多倍長乗算と DFT との架け橋として使われる畳み込み乗算は、詳しくは巡回畳み込み乗算と言われるもので、準備している要素数を超えた部分の乗算結果が下位に巡回して足し込まれる 正巡回畳み込み乗算 と、逆に下位から差し引かれる 負巡回畳み込み乗算 の他、$\alpha$ 倍されて巡回するパターンもある。1

通常 ”多倍長乗算に FFT 畳み込み乗算を利用する” という場合に用いている方法は正巡回畳み込み乗算であり、上位の演算結果が巡回しないようにあえて 0 を詰め込む技法が取られている。例えば

\begin{eqnarray}

\{x_i\} &=& \{3,1,4,1\}\\
\{y_i\} &=& \{5,9,2,6\}
\end{eqnarray}

の畳み込み乗算を考えると、

\begin{eqnarray}

&&(t^3+4t^2+t+3)(6t^3+2t^2+9t+5)\\
&=& 6t^6+26t^5+23t^4+61t^3+35t^2+32t+15
\end{eqnarray}

ということから、

\{3,1,4,1\}\times\{5,9,2,6\}=\{15,32,35,61,23,26,6\}

というのが畳み込み乗算結果になる。普通に DFT を経由してこの結果を出すには上位に $\{0\}$ を追加して 8 要素の DFT を行い、

\begin{eqnarray}

&&{\rm DFT}^{-1}({\rm DFT}(\{3,1,4,1,0,0,0,0\})*{\rm DFT}(\{5,9,2,6,0,0,0,0\}))\\
&=&\{15,32,35,61,23,26,6,0\}
\end{eqnarray}

ということになる…のだが、この演算を元のデータ数 4 要素のまま行うと

\begin{eqnarray}

&&{\rm DFT}^{-1}({\rm DFT}(\{3,1,4,1\})*{\rm DFT}(\{5,9,2,6\}))\\
&=&\{38,58,41,61\}
\end{eqnarray}

となる。この結果は多項式表現で言えば

\begin{eqnarray}

&&(t^3+4t^2+t+3)(6t^3+2t^2+9t+5) \pmod{t^4-1}\\
&=& 61t^3+(35+6)t^2+(32+26)t+(15+23)\\
&=& 61t^3+41t^2+58t+38
\end{eqnarray}

と等しい。これは 4 要素を超える部分が巡回して足し込まれた形になっている(多項式表現の 2 行目)。これを正巡回多項式という。
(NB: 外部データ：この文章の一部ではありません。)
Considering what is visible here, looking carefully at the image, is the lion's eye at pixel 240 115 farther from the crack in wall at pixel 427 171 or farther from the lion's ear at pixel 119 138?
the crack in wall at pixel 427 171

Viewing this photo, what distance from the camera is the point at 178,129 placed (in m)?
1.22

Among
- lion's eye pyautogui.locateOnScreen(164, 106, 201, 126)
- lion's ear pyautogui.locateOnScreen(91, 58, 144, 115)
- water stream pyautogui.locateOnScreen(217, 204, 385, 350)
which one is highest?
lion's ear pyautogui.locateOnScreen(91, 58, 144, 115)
逆に超えた部分が負になる

\begin{eqnarray}

&&(t^3+4t^2+t+3)(6t^3+2t^2+9t+5) \pmod{t^4+1}\\
&=& 61t^3+(35-6)t^2+(32-26)t+(15-23)\\
&=& 61t^3+29t^2+6t-8
\end{eqnarray}

の形を負巡回畳み込み乗算という。


離散荷重変換

さて、正巡回畳み込み乗算については通常の DFT を使って計算すればいいことは先述の通りなのだが、負巡回畳み込み乗算はどうするのかというと、離散荷重変換(Discrete Weighted Transform; DWT)なるものを使う。また新しい何かかというイメージもあるが、そんなに面倒くさいことでもない。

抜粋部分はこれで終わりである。